Século XXI, a tecnologia está cada vez mais presente na vida de cada um dos seres humanos desse planeta, ao alcance de todos, certo? Errado. E é com essa falta de acesso às coisas que nos parecem tão onipresentes no nosso dia-a-dia que o filme
A Grande Final brinca.
O diretor espanhol
Gerardo Olivares, o mesmo do documentário
Caravanas, nos apresenta a três culturas completamente distintas entre si e isoladas, mas com um desejo em comum: assistir ao jogo final da Copa do Mundo de Futebol de 2002, entre Brasil e Alemanha. Das isoladas montanhas nevadas da Mongólia, passando pelo interminável deserto de Niger até chegar a uma tribo indígena do Amazonas, o desejo de assistir e torcer de cada uma dessas pessoas é proporcional à dificuldade de conseguirem um mínimo sinal para seus velhos televisores.
Apesar da premissa interessante, que nos faz lembrar do documentário
“Todos os Corações do Mundo” que o diretor
Murillo salles realizou sobre a Copa do Mundo de 94, o filme tem um grande problema que está justamente relacionado a palavra “brincar”. O tom de comédia-pastelão, escolhido para o diretor, talvez não fosse o mais adequado para nos mostrar algo que poderia ser levado extremamente a sério, se realizado em forma de documentário (terreno onde o diretor é mais familiarizado), por exemplo. Poderia se discutir sobre como o esporte transforma os indivíduos, sobre a união dos povos através da comunicação etc.
Não quero parecer ranzinza nem menosprezar o gênero que consagrou grandes artistas como
Jerry Lewis, mas a falta de habilidade do diretor nos faz crer que aquela é apenas uma brincadeira de mau gosto com grupos que estão tão distantes daquilo que chamamos de civilização. A opção de usar pessoas que praticamente se auto-interpretaram aumentam essa sensação. É evidente a ingenuidade de cada um desses “atores”, que são usados como marionetes para as forçadas idéias de
Olivares.

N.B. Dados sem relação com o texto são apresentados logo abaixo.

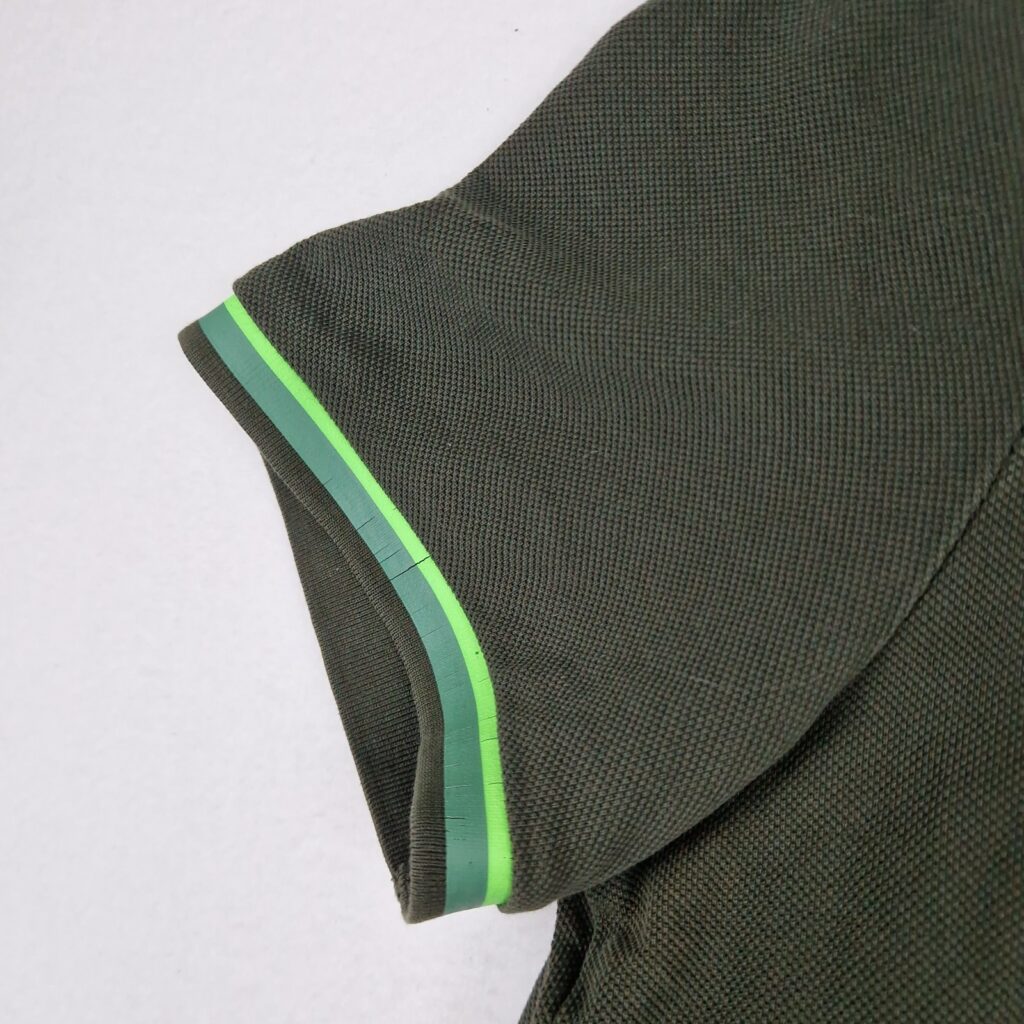 BOSS Mens Green Polo Shirt Size L Cotton Slim Fit Logo Patch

É triste ver como todas as peculiares expressões culturais desses grupos são praticamente esquecidas em troca de uma fraca piada que já vimos em algum filme perdido na
Sessão da Tarde.
Apesar de tudo, um mérito do filme é a belíssima fotografia de cada um dos lugares escolhidos. Nas gélidas montanhas da Mongólia, a cena das caças com águias é impressionante, assim como a simples moradia dos personagens, que, aliás, nos faz lembrar imediatamente de
“Camelos Também Choram” . Em uma inversão térmica de arrepiar, estamos num fervente deserto africano, onde a imensidão marrom clara se contrapõe com um caminhão lotado e as vibrantes cores das roupas de seus passageiros. Já em terras tropicais, é quase impossível pensar que, no mesmo país, há tanto cinza, tanta poluição, mas também tanto verde e terras (ainda) inexploradas.
As impossíveis situações de
A Grande Final (como a relação entre os índios e os homens brancos) servem apenas para nos deixar com saudades daquele jogo que consagrou
Ronaldo e cia. e deu ao Brasil o pentacampeonato Mundial de futebol. Minha dica? Se for para gastar 90 minutos, veja a reprise do jogo.